> 作業の目的: 以下に示すこども食堂アンケートの文章のうち、「全国のアンケート回答の内訳を」から「それでは具体的にアンケート結果を見ていきましょう。」までの部分を、一字も変えずにそのまま書き写してください。

> 提示文:
* * *

こども食堂の現状&困りごとアンケ―ト NO.5

~全国こども食堂支援センター・むすびえの調査から~

画像:bonbon/イラストAC

全国こども食堂支援センター・むすびえでは、第5回目のこども食堂の現状と困りごとアンケートを、2021年6月23日~7月4日まで実施しました。その結果報告が公表されましたので、お知らせします。

 

前回、この欄で厚生労働科学特別研究事業の一環で行なわれた「全国こども食堂の運営実態とその効果」についての調査結果の報告をしました。今回は民間団体である「全国こども食堂支援センター・むすびえ」がコロナ禍で各地域のこども食堂の運営が困難になったことを受けて定期的に調査を行い、今回は第5回目となります。

今回は44都道府県446件から回答がありました。前回(2021年2月1日~10日)は33都道府県343件の回答でしたから、100件ほど増えています。長野県は7件(県内設置総数155件、4.5%)の回答でした。設置個所数は全国で8番目と上位にランクされています。上位はほとんど大都市圏ですから、全国レベルでもかなり多い箇所数でこども食堂への関心の高さが伺えますが、アンケートの回答数は30番目とかなり低くなっています。

 

全国のアンケート回答の内訳を見ると約6割が2016年~2018年に開始した食堂でした。また運営団体は45%が任意団体(市民活動)、NPO法人が19.1%、個人が14.6%でこの3者を合わせると約8割です。つまり行政やそれに近い団体ではなく、あくまで民間レベルが運営主体であることがわかります。現在全国で約5,000ヵ所開設されていると言われていますが、縛りの少ない民間であるからこそ、この5年で急拡大したといえます。

 

それでは具体的にアンケート結果を見ていきましょう。

今回のアンケートでは93.7%のこども食堂が何らかの形で開催していることがわかりました。「一同に会しての居場所型こども食堂」が36.4%、「弁当・食材配布」が69.8%(複数回答)で、ほぼコロナ前に戻りつつあるようです。回答者の約7割近くが3年以上こども食堂を続けてきた団体ですから、決してブームに乗って活動を始めたところではないため、このような高い数字になったのでしょう。

* * *

> 空間推論データセットの行:
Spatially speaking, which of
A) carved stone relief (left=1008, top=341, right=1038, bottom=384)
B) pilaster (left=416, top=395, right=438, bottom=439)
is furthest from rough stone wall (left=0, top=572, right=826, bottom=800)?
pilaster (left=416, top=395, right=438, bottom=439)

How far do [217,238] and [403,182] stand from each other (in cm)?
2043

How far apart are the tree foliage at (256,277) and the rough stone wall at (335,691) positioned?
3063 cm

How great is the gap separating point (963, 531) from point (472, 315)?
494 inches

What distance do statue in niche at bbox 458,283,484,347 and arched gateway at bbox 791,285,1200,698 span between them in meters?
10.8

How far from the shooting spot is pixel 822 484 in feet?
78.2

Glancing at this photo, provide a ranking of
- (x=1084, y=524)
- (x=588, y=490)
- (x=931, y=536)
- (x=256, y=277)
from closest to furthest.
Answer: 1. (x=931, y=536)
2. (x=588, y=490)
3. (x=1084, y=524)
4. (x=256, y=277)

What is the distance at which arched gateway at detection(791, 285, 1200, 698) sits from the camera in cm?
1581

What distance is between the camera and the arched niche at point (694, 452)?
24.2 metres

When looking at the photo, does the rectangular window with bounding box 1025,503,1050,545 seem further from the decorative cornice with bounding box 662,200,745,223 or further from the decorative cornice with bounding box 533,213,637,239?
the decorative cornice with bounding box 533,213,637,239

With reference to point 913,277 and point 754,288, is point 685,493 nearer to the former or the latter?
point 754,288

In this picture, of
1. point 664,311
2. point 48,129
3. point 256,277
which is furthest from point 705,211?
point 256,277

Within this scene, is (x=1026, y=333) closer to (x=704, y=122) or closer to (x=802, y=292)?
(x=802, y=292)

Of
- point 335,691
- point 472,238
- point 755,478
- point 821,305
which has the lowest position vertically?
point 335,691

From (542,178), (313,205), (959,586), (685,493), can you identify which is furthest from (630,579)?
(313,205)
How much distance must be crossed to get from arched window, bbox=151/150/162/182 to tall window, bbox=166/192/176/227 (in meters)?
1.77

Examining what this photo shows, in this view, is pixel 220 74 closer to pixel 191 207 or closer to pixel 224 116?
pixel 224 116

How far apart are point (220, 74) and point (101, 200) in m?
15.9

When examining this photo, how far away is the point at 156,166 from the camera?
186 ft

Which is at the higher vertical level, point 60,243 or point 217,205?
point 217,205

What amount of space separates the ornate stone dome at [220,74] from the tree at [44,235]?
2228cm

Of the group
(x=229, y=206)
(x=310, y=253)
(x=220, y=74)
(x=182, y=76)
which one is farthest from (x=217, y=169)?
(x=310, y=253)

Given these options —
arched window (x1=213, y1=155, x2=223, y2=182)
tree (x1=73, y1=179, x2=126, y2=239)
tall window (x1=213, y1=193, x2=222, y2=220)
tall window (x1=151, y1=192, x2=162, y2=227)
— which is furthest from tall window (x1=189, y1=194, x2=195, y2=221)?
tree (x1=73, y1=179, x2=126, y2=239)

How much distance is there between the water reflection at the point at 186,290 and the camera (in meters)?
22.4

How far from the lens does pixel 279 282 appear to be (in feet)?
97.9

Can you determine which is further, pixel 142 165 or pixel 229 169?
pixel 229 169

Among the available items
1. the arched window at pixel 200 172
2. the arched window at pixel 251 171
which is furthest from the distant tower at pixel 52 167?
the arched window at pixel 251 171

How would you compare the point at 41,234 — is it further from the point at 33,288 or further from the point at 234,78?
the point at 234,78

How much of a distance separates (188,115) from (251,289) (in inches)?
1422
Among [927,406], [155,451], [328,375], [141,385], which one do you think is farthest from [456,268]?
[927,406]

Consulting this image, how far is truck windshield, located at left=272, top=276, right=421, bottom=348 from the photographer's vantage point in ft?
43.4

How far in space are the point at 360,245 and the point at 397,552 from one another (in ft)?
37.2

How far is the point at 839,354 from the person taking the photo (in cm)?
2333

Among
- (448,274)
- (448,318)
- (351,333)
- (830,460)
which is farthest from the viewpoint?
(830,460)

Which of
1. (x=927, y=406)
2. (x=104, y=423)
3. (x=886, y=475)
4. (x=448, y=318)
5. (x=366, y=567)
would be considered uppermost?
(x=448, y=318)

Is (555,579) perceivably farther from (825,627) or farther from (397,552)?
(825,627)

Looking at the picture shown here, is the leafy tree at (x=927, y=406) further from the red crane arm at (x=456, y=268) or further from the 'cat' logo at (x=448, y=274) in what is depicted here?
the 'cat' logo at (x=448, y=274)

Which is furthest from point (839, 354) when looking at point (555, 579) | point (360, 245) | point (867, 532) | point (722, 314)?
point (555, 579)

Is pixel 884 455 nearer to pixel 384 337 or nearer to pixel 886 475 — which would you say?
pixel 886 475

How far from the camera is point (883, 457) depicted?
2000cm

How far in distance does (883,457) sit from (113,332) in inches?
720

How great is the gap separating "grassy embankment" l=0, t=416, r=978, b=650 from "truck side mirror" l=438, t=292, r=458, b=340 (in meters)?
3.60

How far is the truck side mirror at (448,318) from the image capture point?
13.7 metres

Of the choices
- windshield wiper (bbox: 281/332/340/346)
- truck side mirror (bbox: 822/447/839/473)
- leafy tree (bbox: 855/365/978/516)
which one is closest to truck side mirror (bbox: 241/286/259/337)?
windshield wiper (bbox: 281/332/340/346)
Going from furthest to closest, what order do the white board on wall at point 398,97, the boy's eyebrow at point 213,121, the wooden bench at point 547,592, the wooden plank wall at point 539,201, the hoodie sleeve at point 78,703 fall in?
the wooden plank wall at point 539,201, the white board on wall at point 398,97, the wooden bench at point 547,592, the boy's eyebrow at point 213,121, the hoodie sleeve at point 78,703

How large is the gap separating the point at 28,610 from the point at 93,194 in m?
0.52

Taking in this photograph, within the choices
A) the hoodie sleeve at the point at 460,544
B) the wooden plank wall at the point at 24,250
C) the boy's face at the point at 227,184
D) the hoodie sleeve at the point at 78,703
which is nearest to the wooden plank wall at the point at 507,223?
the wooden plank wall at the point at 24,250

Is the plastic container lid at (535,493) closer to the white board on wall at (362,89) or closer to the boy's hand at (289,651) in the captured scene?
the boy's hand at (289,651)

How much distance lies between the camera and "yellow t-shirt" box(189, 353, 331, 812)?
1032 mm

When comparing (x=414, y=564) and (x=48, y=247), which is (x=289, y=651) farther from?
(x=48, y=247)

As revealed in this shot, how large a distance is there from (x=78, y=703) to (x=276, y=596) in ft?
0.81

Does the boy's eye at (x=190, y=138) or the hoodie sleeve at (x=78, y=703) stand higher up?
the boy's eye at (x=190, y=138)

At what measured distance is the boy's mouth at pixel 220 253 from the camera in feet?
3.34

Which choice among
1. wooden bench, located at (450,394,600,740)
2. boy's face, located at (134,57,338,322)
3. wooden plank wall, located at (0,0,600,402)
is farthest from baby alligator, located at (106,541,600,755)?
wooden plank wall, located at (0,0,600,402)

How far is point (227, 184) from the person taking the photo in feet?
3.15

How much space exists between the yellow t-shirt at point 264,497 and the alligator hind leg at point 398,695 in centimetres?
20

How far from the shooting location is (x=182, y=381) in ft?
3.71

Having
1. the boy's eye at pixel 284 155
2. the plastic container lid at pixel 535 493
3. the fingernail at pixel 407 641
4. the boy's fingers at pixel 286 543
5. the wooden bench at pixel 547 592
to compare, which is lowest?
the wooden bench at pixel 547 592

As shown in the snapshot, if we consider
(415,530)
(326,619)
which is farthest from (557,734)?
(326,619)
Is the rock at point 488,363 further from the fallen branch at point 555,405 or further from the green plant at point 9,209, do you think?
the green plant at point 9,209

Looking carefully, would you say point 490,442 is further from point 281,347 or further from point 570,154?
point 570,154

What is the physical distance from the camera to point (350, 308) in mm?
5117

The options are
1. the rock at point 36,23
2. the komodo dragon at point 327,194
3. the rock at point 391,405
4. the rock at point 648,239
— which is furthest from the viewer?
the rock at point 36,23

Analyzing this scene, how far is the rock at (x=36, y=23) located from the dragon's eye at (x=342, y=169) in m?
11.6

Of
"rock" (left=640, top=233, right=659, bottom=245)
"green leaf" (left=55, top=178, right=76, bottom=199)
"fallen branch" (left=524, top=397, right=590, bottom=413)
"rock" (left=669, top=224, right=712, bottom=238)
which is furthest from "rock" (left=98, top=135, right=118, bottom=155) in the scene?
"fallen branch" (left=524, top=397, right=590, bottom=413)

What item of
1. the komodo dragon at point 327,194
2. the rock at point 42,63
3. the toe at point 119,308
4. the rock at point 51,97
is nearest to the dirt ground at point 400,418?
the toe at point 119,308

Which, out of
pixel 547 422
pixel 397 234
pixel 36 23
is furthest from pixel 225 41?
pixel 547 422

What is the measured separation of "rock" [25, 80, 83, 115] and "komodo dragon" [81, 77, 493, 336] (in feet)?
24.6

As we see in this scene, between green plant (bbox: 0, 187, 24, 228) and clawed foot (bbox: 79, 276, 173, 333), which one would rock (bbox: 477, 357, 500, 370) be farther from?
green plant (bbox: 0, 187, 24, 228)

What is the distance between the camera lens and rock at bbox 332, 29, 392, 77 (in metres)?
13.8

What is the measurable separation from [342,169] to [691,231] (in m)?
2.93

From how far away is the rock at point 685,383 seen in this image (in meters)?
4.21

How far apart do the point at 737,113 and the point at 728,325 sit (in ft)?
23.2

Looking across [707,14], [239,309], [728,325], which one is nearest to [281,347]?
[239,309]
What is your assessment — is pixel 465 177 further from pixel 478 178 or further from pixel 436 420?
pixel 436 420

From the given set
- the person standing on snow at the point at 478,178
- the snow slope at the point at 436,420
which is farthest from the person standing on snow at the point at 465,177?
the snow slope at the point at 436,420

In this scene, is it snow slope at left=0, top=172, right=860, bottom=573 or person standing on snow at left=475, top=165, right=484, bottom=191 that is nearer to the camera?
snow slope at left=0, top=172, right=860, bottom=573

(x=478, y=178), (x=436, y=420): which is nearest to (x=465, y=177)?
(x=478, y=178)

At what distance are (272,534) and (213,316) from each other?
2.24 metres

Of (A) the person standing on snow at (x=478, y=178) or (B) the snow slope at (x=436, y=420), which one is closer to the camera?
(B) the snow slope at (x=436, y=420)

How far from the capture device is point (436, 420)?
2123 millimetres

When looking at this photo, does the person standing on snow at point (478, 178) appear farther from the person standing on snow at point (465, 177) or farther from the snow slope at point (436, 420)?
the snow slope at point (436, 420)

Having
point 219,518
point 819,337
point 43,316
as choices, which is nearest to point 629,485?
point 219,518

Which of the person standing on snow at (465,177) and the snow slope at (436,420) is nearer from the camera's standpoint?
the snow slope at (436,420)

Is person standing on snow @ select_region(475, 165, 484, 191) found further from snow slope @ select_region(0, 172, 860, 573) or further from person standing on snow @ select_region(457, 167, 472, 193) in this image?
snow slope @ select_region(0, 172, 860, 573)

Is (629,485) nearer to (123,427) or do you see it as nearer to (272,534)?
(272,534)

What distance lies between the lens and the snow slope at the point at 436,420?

* * *

> 回答全文:
全国のアンケート回答の内訳を見ると約6割が2016年~2018年に開始した食堂でした。また運営団体は45%が任意団体(市民活動)、NPO法人が19.1%、個人が14.6%でこの3者を合わせると約8割です。つまり行政やそれに近い団体ではなく、あくまで民間レベルが運営主体であることがわかります。現在全国で約5,000ヵ所開設されていると言われていますが、縛りの少ない民間であるからこそ、この5年で急拡大したといえます。

 

それでは具体的にアンケート結果を見ていきましょう。